The saying goes “to err is human, to forgive divine”, but not many would fully agree if faced with this situation in a medical situation. While people are aware that no human is perfect, medical professionals are often considered to be among the few that do not make too many mistakes. In fact, their erring should be on the minimal side as their primary function is to care for their patients’ health.
Now we come to the forgiving aspect with forgiving being divine. An individual may forgive a partner from making a mistake when cooking dinner; however, forgiving a doctor for making a medical mistake is not possible. In fact, making a medical mistake can have disastrous results and can lead to medical malpractice lawsuits. This article will discuss the top five most common types of medical malpractice cases.
1. Errors With Diagnosis
One of the most common reasons for medical malpractice lawsuits is the issue of diagnosis errors. This can take shape in one of two forms: a failure to diagnose and a misdiagnosis. The failed diagnosis claims are typically made when a medical professional makes a late diagnosis on a serious medical condition, the most common being cancer. In the case of cancer patients, a failed diagnosis can have disastrous effects as treatment that may have been life-saving will not be made available until it is too late. This can result in increased suffering by the patient and their family.

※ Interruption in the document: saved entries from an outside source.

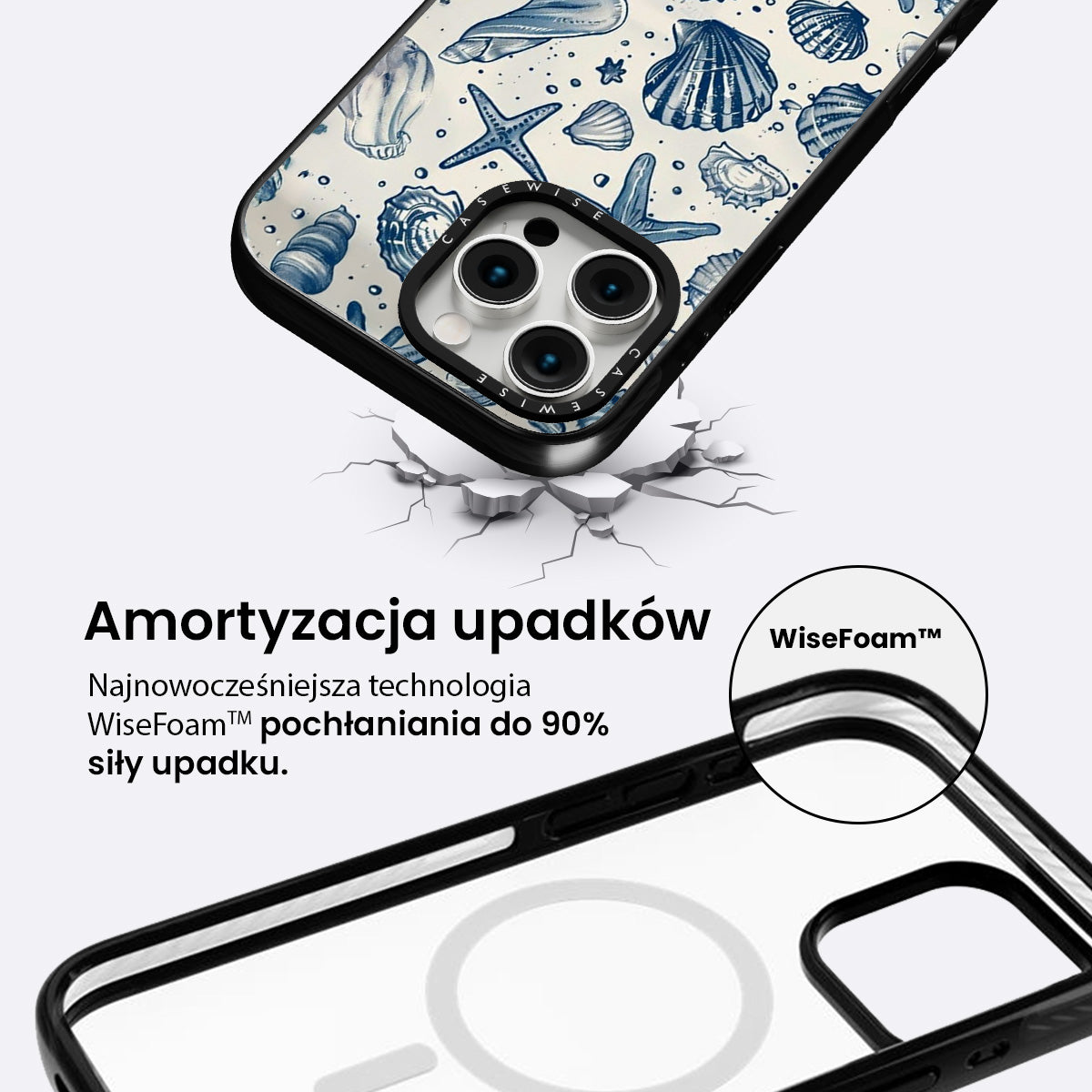 CASEWISE

CASEWISE

Amortyzacja upadków

Najnowocześniejsza technologia WiseFoam™ pochłaniania do 90% siły upadku.

WiseFoam™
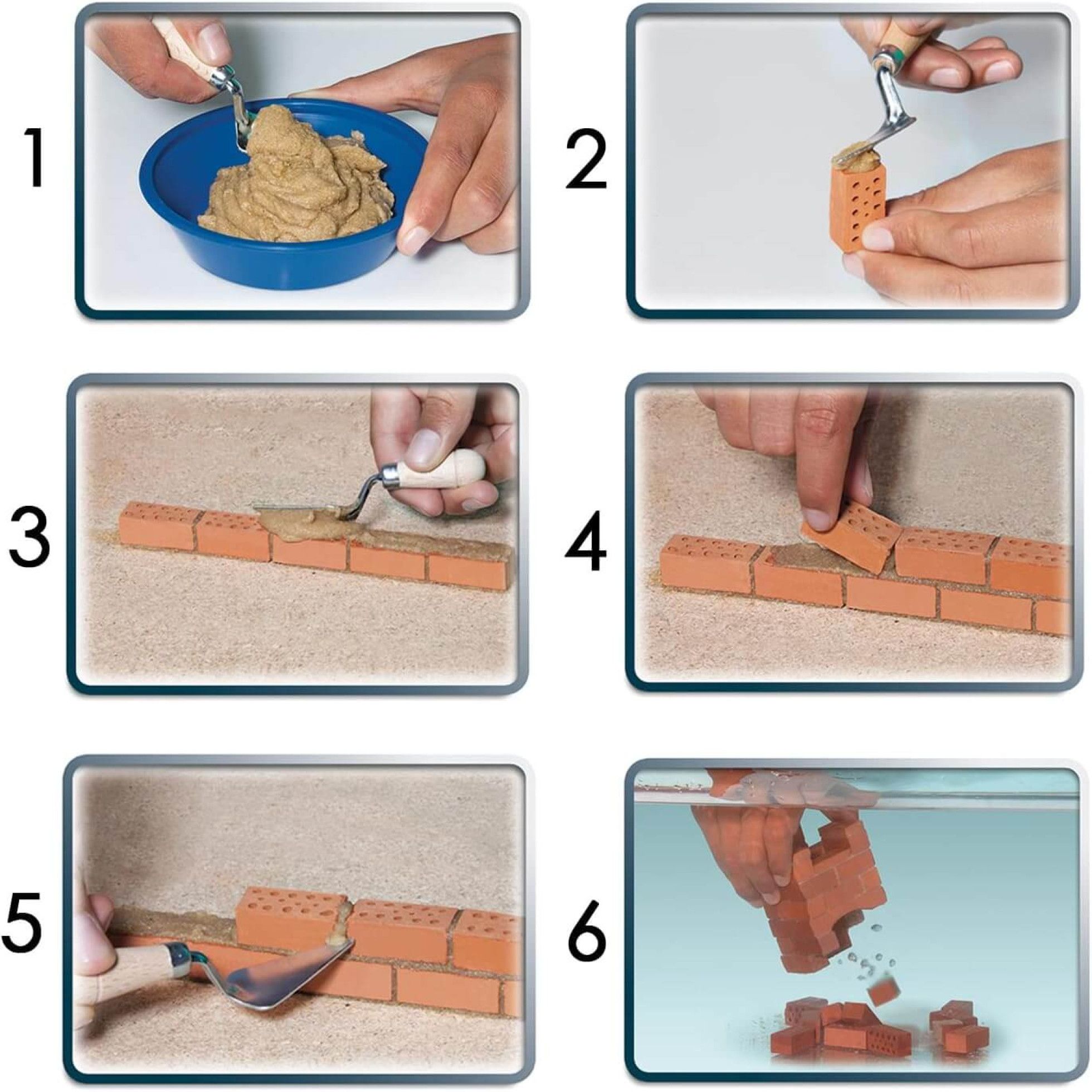 1

2

3

4

5

6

Misdiagnosis occurs when a medical professional offers a diagnosis that is contrary to the presenting condition. The misdiagnosis can be detrimental to a patient’s health as the patient will not receive the appropriate treatment for their condition. In the case of an individual who has Diabetes II but was misdiagnosed, there is a chance that they will not be provided with the necessary insulin and may have seizures. The individual who is misdiagnosed with Diabetes II will be treated with insulin and may have side-effects.
2. Errors With Medication
Unfortunately, errors with medication are a common medical occurrence and can result in medical malpractice claims. Medication errors can occur in several ways including incorrect administration of the drug, mistake regarding the prescription, or failure to note any hazardous drug interaction. Medical professionals are trained to ensure medicine is administered correctly, and doctors are aware of the interaction between drugs; however, mistakes do happen.
Hospital settings are particularly susceptible to medication administration and dispensary errors due to the vast amount of patients being seen. Of course, this does not excuse the professional duty to patients; however, it does illustrate the reasons why mistakes could happen.
3. Childbirth Injuries
Various injuries are noted as common medical malpractice cases including the potential negligence caused to a child during the birthing procedure. Childbirth injuries are often very severe due to the delicacy of the procedure and the infant itself; for example, fractured bones in an infant can have more severe consequences than a fractured bone in an adult or teenager. While the majority of injuries are caused naturally or already present, such as seizure disorders or paralysis, the doctor may show negligence if he or she fails to treat the condition. In fact, the treatment of one condition may prevent any more severe conditions from occurring; for example, a seizure disorder may cause the baby to seize and lead to paralysis.
4. Errors Using Anesthesia
While mistakes using anesthesia are infrequent, there are cases of this type of negligence; furthermore, this error is far more detrimental than even surgical malpractice. This is due to the fact that the slightest error in anesthesia administration can have dire consequences, such as permanent damage or death.
5. The Wrong Patient
Contrary to popular belief, medical practitioners do perform surgical procedures on the incorrect patient. This does not happen frequently; however, cases have been noted where an individual has undergone limb amputation when they were not scheduled for that form of operation. This is typically the result of poor staff communication and can have dire consequences for the patient.